##### Extrait choisi #####
Fabien Chaliaud Journaliste

Voici dix ans, le trio évoluait dans l’antichambre de l’élite italienne sous la houlette d’un entraineur un peu bohème. Les voici désormais sur le toit de l’Europe. Retour sur la saison qui a tout changé pour trois des titulaires de la Squadra Azzura pendant ce tournoi.

Pescara, cité balnéaire de 100 000 habitants, est bordée par la mer Adriatique et entourée par les Abruzzes. Très prisée par les touristes en raison de son climat, la commune doit son nom à la pêche et à la richesse de l’embouchure de son fleuve, l’Aterno-Pescara, réputé pour héberger de nombreux poissons. Pas étonnant dès lors que l’équipe locale ait choisi le nom de Delfino, le dauphin étant un animal aquatique même si celui-ci n’a pas établi ses quartiers dans la mer Adriatique.

UN DAUPHIN AU MILIEU DES PÂTES

Et pourtant, contre toute logique, ce nom fait plutôt référence aux pâtes et au fondateur de l’une des plus grandes et des plus modernes usines de pâtes de la Botte dans les années 20 : Angelo Delfino.

Passionné de calcio, l’industriel, issu d’une noble lignée du Piémont dont l’emblème des armoiries était un dauphin gris, pratique déjà le naming avant l’heure puisque le club qu’il lance porte le nom de sa marque : Puritas. En 1936, l’équipe est rebaptisée Associazione Sportiva Pescara. Elle ne fera référence à Delfino qu’en 2009 lorsque le club renaîtra de ses cendres après avoir été mis en faillite en 2007.
#####
## Énoncé du problème
Reprenez le passage de l'article sur le club de Pescara depuis les mots « Voici dix ans, le » jusqu'aux mots « pendant ce tournoi. » inclus. Remplacez-y « entraineur » par « technicien ».
##### Extraits du matériel #####
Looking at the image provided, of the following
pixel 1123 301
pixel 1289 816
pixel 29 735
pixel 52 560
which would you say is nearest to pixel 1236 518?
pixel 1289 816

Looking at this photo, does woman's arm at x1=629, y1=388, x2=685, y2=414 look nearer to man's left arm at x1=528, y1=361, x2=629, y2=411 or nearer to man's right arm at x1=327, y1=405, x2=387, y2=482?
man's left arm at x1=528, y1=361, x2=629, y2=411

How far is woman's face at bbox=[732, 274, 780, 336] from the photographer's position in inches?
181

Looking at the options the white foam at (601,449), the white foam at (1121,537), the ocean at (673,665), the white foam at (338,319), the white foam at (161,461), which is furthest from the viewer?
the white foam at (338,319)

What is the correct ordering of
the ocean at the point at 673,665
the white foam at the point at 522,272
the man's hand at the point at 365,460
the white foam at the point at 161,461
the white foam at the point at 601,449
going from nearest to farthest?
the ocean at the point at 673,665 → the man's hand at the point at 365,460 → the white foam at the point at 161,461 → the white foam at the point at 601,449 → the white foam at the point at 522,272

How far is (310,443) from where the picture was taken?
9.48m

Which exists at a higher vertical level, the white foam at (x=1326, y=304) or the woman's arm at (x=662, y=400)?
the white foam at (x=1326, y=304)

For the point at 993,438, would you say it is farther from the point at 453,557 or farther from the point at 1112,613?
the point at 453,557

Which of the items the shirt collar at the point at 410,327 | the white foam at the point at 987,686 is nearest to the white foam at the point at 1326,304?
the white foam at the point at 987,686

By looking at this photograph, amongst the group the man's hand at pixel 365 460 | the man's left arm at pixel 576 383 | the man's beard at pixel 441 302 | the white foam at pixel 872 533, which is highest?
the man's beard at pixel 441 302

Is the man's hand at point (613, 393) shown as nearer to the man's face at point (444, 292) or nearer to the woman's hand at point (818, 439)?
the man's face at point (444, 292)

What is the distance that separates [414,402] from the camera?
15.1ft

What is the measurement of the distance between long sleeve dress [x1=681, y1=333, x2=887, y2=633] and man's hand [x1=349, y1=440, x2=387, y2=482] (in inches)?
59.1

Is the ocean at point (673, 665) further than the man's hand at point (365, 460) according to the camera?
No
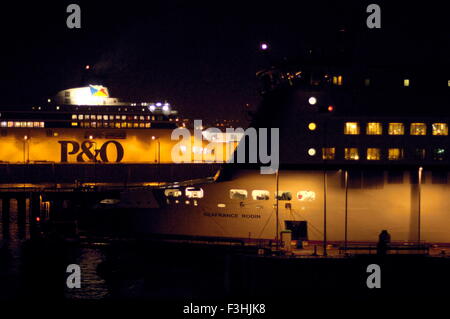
#####
## Réponse rédigée
Voici dix ans, le trio évoluait dans l’antichambre de l’élite italienne sous la houlette d’un technicien un peu bohème. Les voici désormais sur le toit de l’Europe. Retour sur la saison qui a tout changé pour trois des titulaires de la Squadra Azzura pendant ce tournoi.